Federal Tort Claims Glossary
Glossary of Term Use
Agent - A person or organization that is authorized to act on behalf of, or represent,
another person or organization.
BPHC - The Bureau of Primary Health Care is the entity under which Community and
Migrant Health Centers, and other programs are organized. The Bureau's mission
is "to increase access to comprehensive primary and preventive health care and to
improve the health status of underserved and vulnerable populations." BPHC is
organized under the Health Resources and Services Administration, Public Health
Service, Department of Health and Human Services (see Appendix D
Organization Chart).
CHC - Community Health Centers are non-profit, community based primary care centers
in Medically Underserved Areas, which receive some of their funding from the
Bureau of Primary Health Care. Community Health Centers have
community/user based governing boards, sliding discounts for the uninsured,
community needs-based service mixes, and strategies to improve community
health measures through increased access to family practice, internal medicine,
obstetrical, gynecological, pediatric, dental and mental health providers.

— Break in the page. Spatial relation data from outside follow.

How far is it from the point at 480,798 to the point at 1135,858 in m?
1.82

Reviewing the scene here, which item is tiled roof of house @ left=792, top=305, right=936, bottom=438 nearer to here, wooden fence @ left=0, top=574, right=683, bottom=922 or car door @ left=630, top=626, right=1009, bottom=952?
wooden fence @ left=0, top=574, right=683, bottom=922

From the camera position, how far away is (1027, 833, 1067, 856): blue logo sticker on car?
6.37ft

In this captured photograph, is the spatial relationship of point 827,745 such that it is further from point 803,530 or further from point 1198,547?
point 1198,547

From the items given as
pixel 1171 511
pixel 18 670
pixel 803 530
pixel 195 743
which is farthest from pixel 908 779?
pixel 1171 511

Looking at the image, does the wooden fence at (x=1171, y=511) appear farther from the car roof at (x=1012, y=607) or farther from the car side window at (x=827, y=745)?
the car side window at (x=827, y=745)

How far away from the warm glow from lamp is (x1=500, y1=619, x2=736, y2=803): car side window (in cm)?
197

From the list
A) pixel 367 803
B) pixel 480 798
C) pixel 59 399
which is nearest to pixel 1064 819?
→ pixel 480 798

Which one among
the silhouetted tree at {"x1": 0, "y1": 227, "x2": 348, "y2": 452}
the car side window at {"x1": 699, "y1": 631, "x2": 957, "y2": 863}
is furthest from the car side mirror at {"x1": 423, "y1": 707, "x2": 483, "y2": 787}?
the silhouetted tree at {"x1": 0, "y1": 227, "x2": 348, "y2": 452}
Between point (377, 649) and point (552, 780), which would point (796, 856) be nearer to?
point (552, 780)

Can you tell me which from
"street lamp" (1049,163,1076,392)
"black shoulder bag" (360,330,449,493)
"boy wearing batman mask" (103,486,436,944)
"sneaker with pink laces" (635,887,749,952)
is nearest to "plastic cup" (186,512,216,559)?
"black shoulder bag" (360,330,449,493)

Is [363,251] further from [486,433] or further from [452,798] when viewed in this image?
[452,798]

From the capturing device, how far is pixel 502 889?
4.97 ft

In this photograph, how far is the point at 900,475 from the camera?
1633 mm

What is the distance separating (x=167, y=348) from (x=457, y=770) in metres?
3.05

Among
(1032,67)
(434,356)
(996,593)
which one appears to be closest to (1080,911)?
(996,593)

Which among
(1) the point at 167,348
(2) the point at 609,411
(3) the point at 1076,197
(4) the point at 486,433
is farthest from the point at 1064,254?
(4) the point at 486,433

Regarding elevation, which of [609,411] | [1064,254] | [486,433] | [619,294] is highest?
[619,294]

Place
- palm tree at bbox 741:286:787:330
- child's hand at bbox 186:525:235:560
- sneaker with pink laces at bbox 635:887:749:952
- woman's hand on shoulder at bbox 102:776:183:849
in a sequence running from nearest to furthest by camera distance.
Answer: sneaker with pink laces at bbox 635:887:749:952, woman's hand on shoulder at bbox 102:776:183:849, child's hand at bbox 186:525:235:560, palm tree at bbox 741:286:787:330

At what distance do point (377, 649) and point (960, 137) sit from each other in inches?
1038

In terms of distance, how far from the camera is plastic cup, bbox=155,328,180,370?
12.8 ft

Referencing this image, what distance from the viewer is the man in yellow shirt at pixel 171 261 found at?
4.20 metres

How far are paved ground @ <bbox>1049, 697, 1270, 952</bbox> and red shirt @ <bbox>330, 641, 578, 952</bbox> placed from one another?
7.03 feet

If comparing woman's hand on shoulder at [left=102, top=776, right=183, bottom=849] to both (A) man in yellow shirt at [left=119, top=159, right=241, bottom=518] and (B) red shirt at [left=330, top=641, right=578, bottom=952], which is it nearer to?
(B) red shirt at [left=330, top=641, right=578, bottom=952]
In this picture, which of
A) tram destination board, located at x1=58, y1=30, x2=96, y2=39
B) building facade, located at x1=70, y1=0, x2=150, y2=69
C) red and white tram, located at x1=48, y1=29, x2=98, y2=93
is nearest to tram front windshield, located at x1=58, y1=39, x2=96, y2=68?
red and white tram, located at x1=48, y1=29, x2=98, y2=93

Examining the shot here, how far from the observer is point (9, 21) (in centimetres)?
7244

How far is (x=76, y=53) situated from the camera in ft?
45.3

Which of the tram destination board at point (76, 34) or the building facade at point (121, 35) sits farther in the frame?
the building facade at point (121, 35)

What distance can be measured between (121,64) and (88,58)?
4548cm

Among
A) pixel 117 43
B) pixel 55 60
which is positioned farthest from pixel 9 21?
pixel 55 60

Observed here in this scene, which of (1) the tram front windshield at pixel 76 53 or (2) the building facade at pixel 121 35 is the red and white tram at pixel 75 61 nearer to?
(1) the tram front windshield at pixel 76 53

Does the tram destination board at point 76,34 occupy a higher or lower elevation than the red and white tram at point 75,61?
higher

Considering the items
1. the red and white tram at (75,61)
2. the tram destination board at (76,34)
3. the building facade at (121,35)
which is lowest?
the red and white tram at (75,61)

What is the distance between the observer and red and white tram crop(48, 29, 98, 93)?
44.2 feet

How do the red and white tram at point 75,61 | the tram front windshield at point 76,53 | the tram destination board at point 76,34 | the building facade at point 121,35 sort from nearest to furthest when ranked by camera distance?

Community governing boards are expected to consider the needs in their
community and focus on primary care, prevention, education and public health
strategies to improve the community's health. CHCs submit periodic applications
as a condition of their funding, which are called project period renewal grant
applications. These applications identify the needs of the community and propose
a strategy and business plan to address those needs.
Claims Made Policy - A malpractice insurance policy that only covers the individual for
those claims that are filed during the term of the policy. This is in contrast to an
occurrence policy that covers acts and omissions that occur during the term of a
policy regardless of when they are filed. Clinicians who were covered by a
claims made policy prior to protection under FTCA should obtain "tail" coverage,
because FTCA only covers those acts and omissions that occur while under the
protection of the Act.
Contractor - An individual who performs work for a Health Center but is not an
employee of that organization. Health and Human Services Office of the General
Counsel may use the IRS (23 - part test) definition to differentiate contractors and
employees. Essentially, if a Health Center issues a 1099 to an individual, then
that individual is probably a contractor.
Credentialing - A process for verifying that a provider is appropriately licensed or
certified, and for evaluating the quality of that provider's work history. Most
health plans and hospitals credential providers that practice with or for their
organization. The Federally Supported Health Centers Assistance Act of 1992
requires, and PIN 2001-16 reiterates that each deemed Health Center that
participates in the FTCA must credential all its physicians and all other
licensed or certified health care practitioners. Specifically "A Health Center
must verify that its licensed or certified health care practitioners possess the
requisite skills and expertise to manage and treat patients and to perform the
medical procedures that are required to provide the authorized services. It is
incumbent on the Health Centers to assure their users that Health Center
practitioners have met standards of practice and training that enable them to
manage and treat patients and/or perform procedures and practices with a level of
proficiency which minimizes the risk of causing harm. The organization must
adopt its own policy that outlines specific privileging requirements and the
periodicity of the review of privileges for all licensed or certified health care
practitioners." For further information see PIN 2001-16, contact your Primary
Care Association, or your Field Office FTCA Coordinator.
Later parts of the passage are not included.